Geht nicht bei allen Spinnern, da ist dann der Abstand zur oberen Öse zu gering um den Körper ganz nach oben schieben zu können. Alternativ kann man den Draht natürlich auch komplett neu biegen.


----------



## friedus (31. März 2014)

*AW: Mepps Aglia Größe = Hakengröße?*

Ich habe etwas zum Größenvergleich gefunden. Zwar weiß ich nicht ob es wirklich 1:1 hinkommt, aber ich werde heute Abend mal einen Drilling anlegen:

(Bild am Besten auf dem PC speichern da es sich an den Browser anpasst und so die Größen falsch darstellt)

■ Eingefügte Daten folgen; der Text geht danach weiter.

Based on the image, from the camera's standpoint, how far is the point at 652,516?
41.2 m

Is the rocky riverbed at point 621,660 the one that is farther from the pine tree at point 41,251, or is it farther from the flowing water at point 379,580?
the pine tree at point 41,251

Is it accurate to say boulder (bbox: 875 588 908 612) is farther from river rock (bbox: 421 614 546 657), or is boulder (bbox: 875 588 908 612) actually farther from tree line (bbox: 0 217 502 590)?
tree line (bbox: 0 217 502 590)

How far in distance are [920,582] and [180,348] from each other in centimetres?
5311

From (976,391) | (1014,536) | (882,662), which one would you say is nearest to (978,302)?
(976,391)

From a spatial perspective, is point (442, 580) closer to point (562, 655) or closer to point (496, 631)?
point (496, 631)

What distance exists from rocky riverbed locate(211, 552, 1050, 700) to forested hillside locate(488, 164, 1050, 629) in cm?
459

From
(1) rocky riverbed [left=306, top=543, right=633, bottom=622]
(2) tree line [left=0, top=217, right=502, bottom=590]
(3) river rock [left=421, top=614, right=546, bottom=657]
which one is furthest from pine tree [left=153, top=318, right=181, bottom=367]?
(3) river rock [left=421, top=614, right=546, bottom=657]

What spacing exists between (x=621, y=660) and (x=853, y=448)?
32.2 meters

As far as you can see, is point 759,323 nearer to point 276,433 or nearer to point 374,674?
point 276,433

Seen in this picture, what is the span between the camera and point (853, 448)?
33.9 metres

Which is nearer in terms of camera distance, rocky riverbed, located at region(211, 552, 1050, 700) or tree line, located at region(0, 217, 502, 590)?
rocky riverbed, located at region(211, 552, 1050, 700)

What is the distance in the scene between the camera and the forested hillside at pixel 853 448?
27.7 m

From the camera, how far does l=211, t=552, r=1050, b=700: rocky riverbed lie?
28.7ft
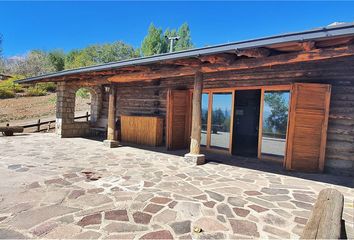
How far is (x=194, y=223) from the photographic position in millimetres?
2537

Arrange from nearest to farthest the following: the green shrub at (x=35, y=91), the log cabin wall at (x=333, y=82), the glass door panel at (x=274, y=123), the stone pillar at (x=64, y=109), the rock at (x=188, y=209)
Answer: the rock at (x=188, y=209)
the log cabin wall at (x=333, y=82)
the glass door panel at (x=274, y=123)
the stone pillar at (x=64, y=109)
the green shrub at (x=35, y=91)

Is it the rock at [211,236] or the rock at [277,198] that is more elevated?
the rock at [277,198]

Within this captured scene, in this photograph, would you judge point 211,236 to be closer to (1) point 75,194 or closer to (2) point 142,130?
A: (1) point 75,194

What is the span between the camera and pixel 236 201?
3.21 metres

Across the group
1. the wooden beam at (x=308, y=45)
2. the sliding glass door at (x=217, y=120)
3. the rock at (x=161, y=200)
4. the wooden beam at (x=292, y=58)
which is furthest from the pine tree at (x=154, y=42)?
the rock at (x=161, y=200)

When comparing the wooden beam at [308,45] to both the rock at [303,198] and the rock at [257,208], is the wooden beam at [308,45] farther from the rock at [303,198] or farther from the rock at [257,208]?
the rock at [257,208]

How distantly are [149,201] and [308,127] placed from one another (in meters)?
4.20

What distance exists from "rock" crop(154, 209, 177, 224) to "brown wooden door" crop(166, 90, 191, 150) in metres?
4.36

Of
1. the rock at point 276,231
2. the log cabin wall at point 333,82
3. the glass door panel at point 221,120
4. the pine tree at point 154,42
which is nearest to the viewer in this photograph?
the rock at point 276,231

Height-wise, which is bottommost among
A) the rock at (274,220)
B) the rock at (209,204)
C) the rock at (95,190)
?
the rock at (95,190)

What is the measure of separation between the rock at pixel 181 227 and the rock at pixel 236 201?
2.91ft

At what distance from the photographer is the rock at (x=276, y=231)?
2332 millimetres

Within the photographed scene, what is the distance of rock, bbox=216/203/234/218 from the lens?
9.12ft

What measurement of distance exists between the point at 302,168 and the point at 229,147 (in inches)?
85.1
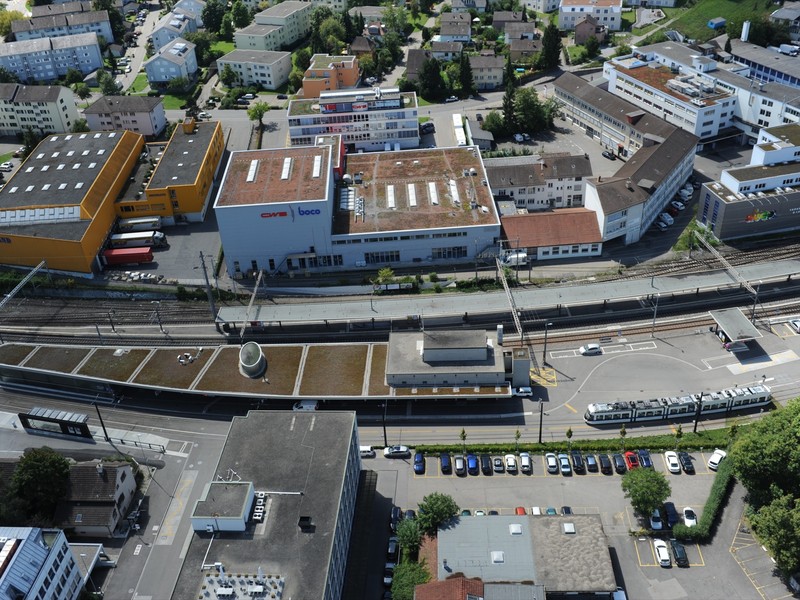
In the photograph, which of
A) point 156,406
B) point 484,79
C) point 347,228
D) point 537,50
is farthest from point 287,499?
point 537,50

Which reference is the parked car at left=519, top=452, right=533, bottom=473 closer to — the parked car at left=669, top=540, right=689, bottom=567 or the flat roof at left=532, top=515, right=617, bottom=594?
the flat roof at left=532, top=515, right=617, bottom=594

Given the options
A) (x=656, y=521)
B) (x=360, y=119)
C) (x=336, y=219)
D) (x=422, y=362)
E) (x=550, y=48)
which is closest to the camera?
(x=656, y=521)

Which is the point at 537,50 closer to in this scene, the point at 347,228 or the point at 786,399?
the point at 347,228

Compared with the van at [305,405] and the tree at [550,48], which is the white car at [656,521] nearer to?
the van at [305,405]

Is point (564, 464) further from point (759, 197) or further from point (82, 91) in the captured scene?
point (82, 91)

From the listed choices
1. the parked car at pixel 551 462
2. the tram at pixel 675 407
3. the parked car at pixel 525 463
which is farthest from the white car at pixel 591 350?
the parked car at pixel 525 463

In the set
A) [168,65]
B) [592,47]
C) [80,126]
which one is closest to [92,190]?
[80,126]
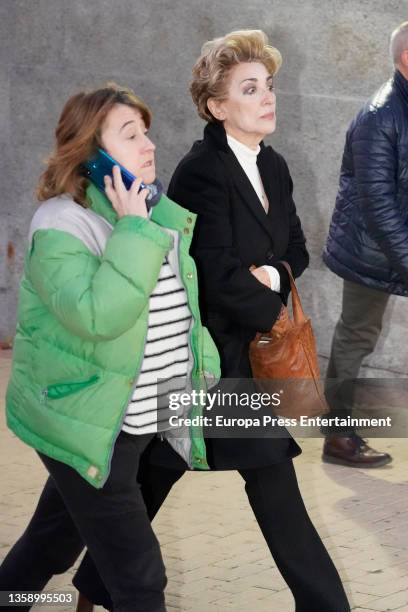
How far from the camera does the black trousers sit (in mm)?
4230

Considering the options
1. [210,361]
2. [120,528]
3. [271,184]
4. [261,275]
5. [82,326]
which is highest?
[271,184]

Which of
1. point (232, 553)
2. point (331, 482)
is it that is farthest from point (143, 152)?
point (331, 482)

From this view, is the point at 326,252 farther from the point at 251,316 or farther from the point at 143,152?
the point at 143,152

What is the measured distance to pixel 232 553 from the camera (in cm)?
558

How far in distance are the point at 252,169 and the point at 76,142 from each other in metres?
0.94

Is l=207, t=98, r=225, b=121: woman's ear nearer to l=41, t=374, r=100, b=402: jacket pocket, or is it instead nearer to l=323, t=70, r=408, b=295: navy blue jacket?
l=41, t=374, r=100, b=402: jacket pocket

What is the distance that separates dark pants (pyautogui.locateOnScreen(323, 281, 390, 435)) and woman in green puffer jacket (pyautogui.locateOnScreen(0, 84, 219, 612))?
313 cm

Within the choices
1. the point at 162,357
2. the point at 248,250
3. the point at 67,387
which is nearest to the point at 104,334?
the point at 67,387

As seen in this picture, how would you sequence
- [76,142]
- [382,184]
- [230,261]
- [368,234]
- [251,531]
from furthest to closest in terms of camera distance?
[368,234], [382,184], [251,531], [230,261], [76,142]

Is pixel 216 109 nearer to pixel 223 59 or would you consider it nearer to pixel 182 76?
pixel 223 59

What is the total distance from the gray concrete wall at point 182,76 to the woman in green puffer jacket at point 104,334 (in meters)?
4.93

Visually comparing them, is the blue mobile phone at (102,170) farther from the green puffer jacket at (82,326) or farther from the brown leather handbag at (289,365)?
the brown leather handbag at (289,365)

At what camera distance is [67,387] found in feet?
12.2

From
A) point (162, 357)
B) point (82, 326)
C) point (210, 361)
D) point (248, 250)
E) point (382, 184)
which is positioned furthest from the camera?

http://www.mustad.no/catalog/mikpublish/img/529.gif



Was haltet ihr davon? Kommt das in etwa hin?


----------



## friedus (31. März 2014)

*AW: Mepps Aglia Größe = Hakengröße?*

Hallo Zusammen,

ich habe den Drilling des Mepps Aglia größe 2 angelegt.
Er stimmt zu 100% mit der Hakengröße 6 des Bildes überrein.
Das bringt mich einen gewalltigen Schritt weiter.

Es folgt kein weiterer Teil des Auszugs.